Litigation and homelessness

In an interview published in the LA Times a couple of weeks ago, the new Los Angeles city attorney Mike Feuer was asked about his approach to a well-publicized case in which the city has been enjoined from removing personal property that homeless people leave on public sidewalks. (The case is currently on appeal.) His response:
There are elements of this litigation I see as an opportunity to solve a problem. Litigation is rather a blunt instrument and has yet to get to the underlying issues. The fact that there is litigation means there has been a failure of public policy. It's important to address homelessness in a nuanced way.
I'm committed to striking a balance that enhances conditions for homeless people, protects public safety, assures businesses can operate and improves the quality of life for all our residents. The notice of appeal preserves all our options as we strive to find that balance.
This response is notable first for recognizing that litigation might be a legitimate means of solving a problem, while appreciating its limits for that purpose. Next Feuer shows an interest in identifying the underlying issues that are driving the problem. And finally a commitment to finding a balanced approach to dealing with these issues. All in all, a refreshing and constructive tone for the city's top litigator.

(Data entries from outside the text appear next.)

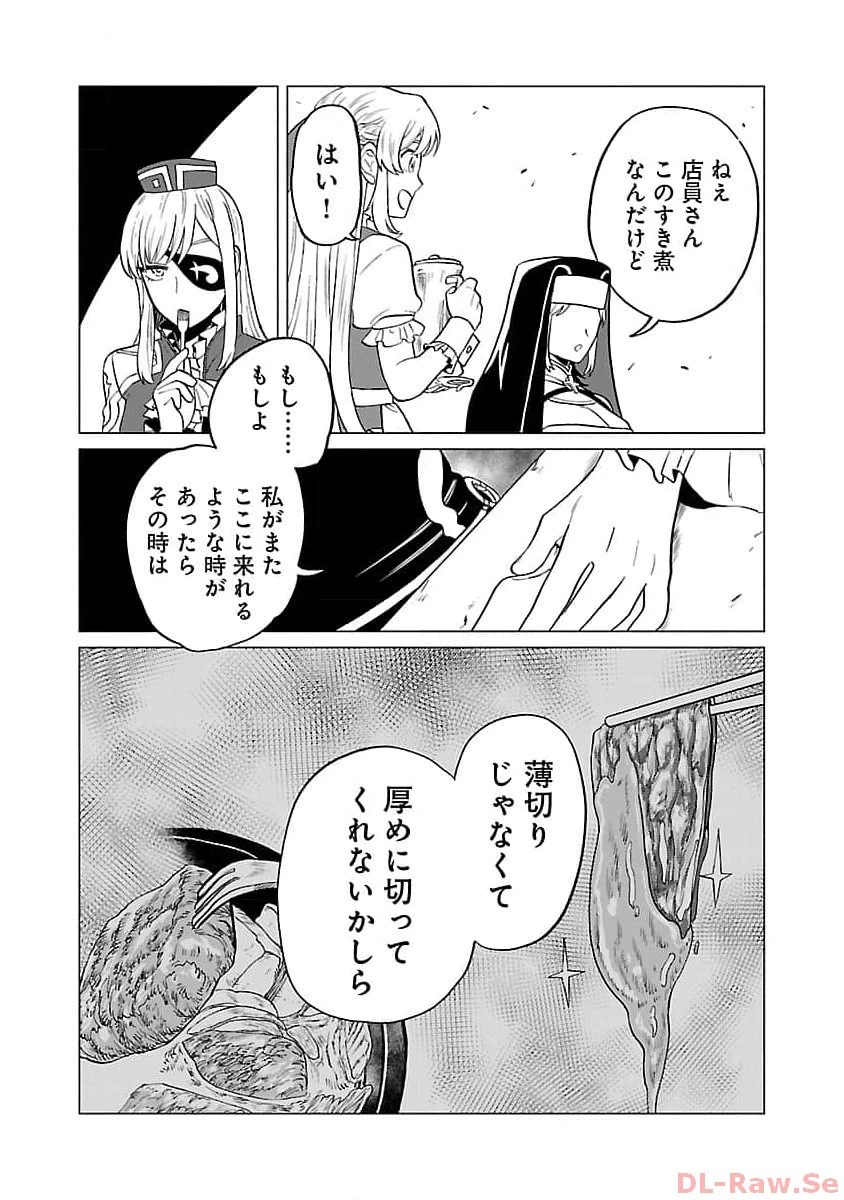 迷宮食堂『魔王窟』へようこそ～転生してから300年も寝ていたので、飲食店経営で魔王を目指そうと思います～ 第13話 - 27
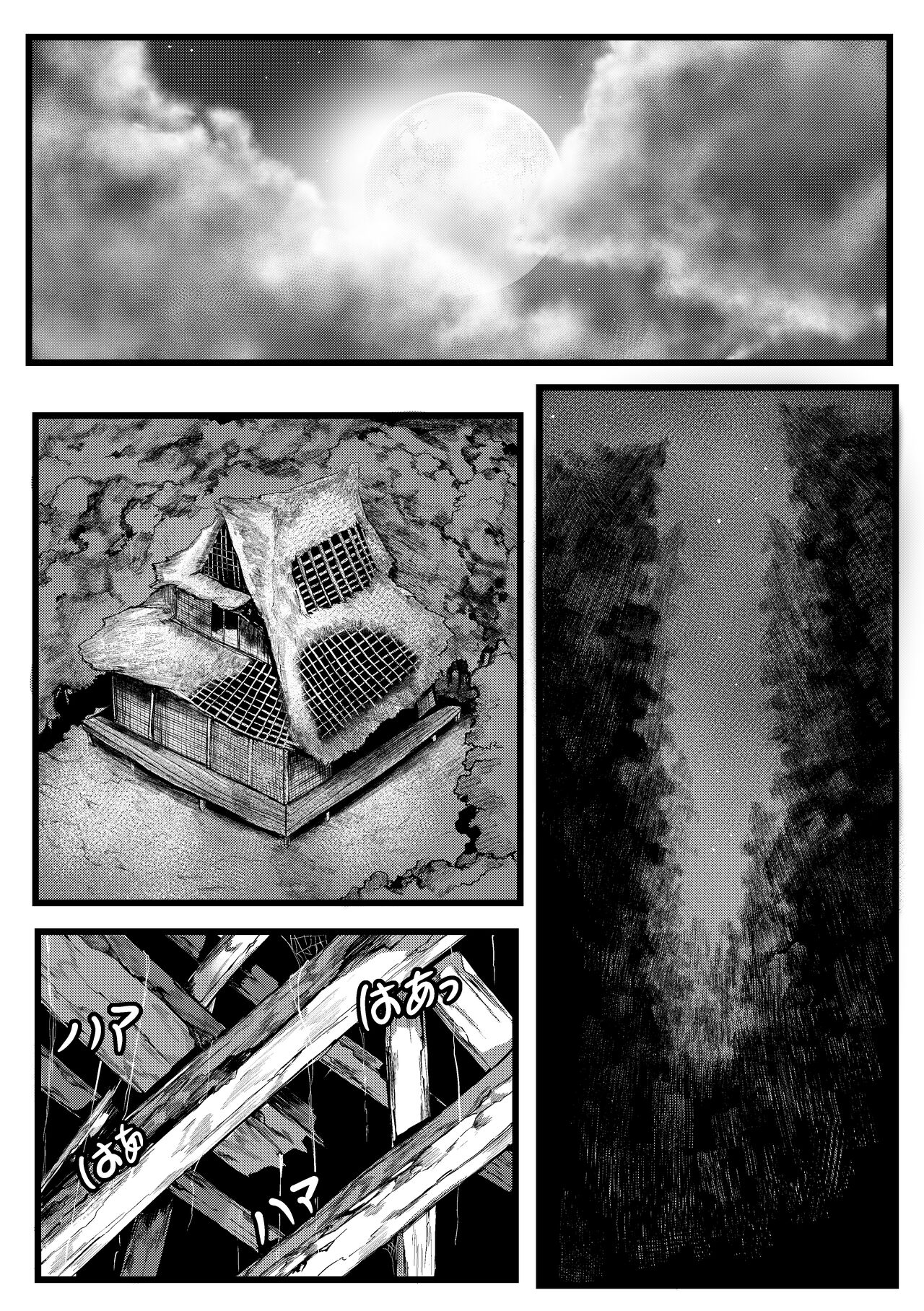 Spider Family page 2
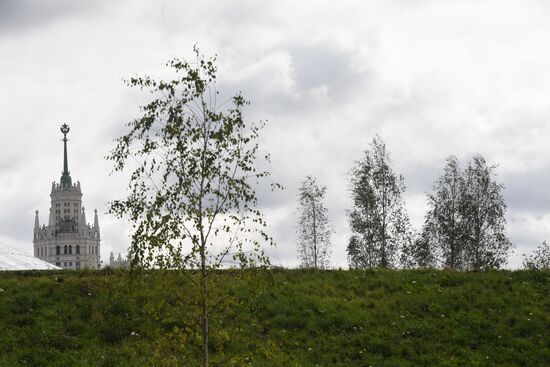 Zaryadye Park is opened in Moscow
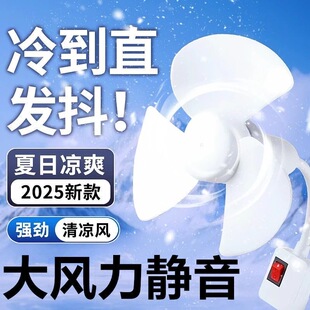 新款厨房浴室壁挂三插头一体小风扇带开关插座螺口灯头节能小旋风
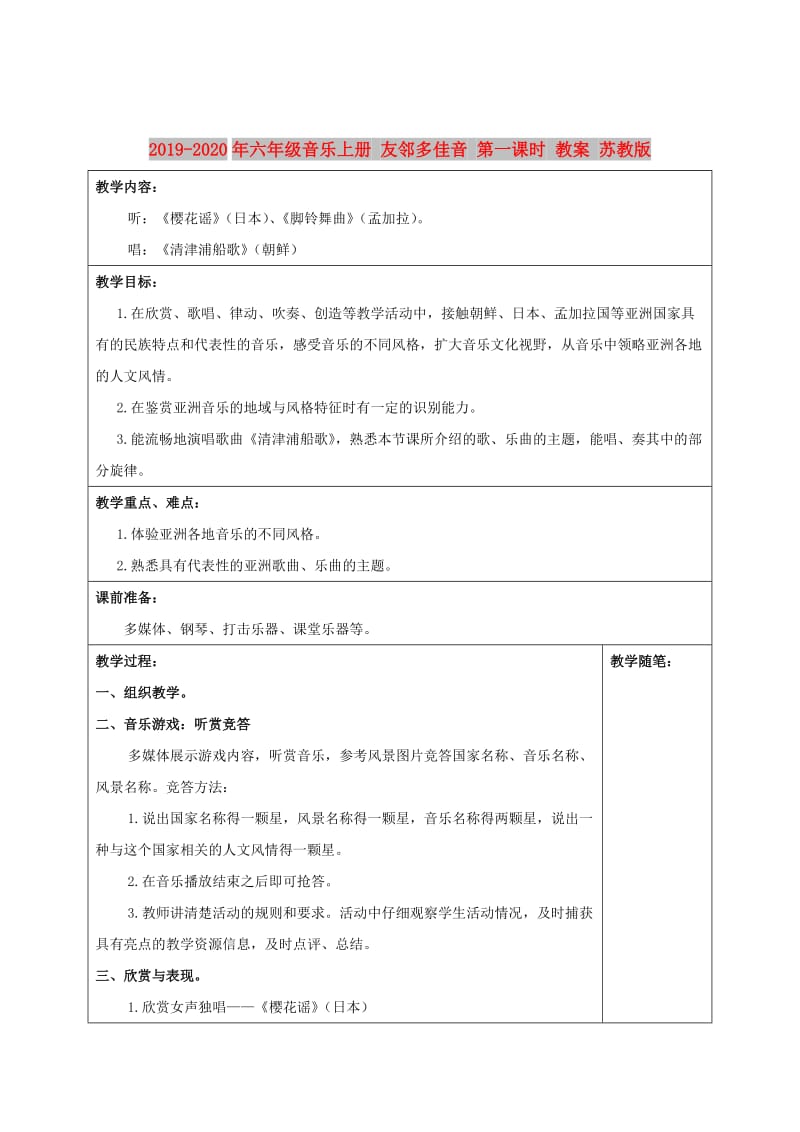 2019-2020年六年级音乐上册 友邻多佳音 第一课时 教案 苏教版.doc_第1页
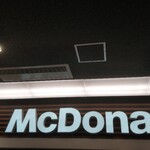 McDonald's Ionmoru Ibaraki Ten - 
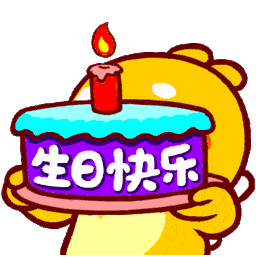 生日快樂.gif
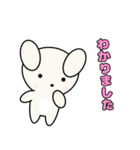 しろぱんのお友達 うさぎ vol.1（個別スタンプ：4）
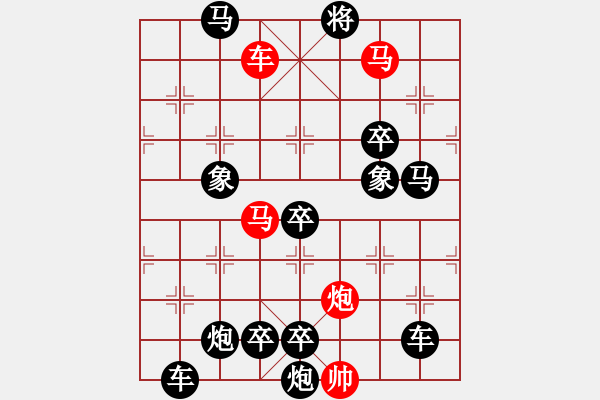 象棋棋譜圖片：O．水果攤老板－難度高：第050局 - 步數(shù)：10 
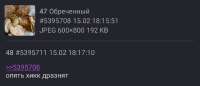 1080x465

In response to a follow-up question, Feuer went on to describe more specifically how he would approach these underlying interests, a response bound to warm the hearts of mediators:
There's a core legitimacy to everyone's perspective; a zero-sum approach isn't going to cut it. I have in mind bringing stakeholders here for meetings to try to find common ground, getting people who aren't listening carefully to each other to start listening carefully.
Most litigators would be only too pleased to regale an interviewer with lengthy explanations of why the city's position is right and the people who are suing the city are wrong. Indeed, that is what you would expect from the city's attorney. Feuer is instead careful to explain that both sides have a legitimate perspective. He also strikes a new chord by explaining that the solution is not continued litigation, in which one side will win and the other side will lose, but the underlying problems might not get addressed. (Depending on which side "wins," either the sidewalks may be littered with abandoned property, or the prized possessions of homeless people will be swept away.)

Instead, what we need to do is get all the stakeholders--that means homeless advocates, business owners and residents--together to listen to one another in an effort to find common ground to solve the problem in a way that allows the city to keep public spaces safe and useable, while treating people who live in those public spaces with dignity and respect. This is a problem in need of a mediated solution.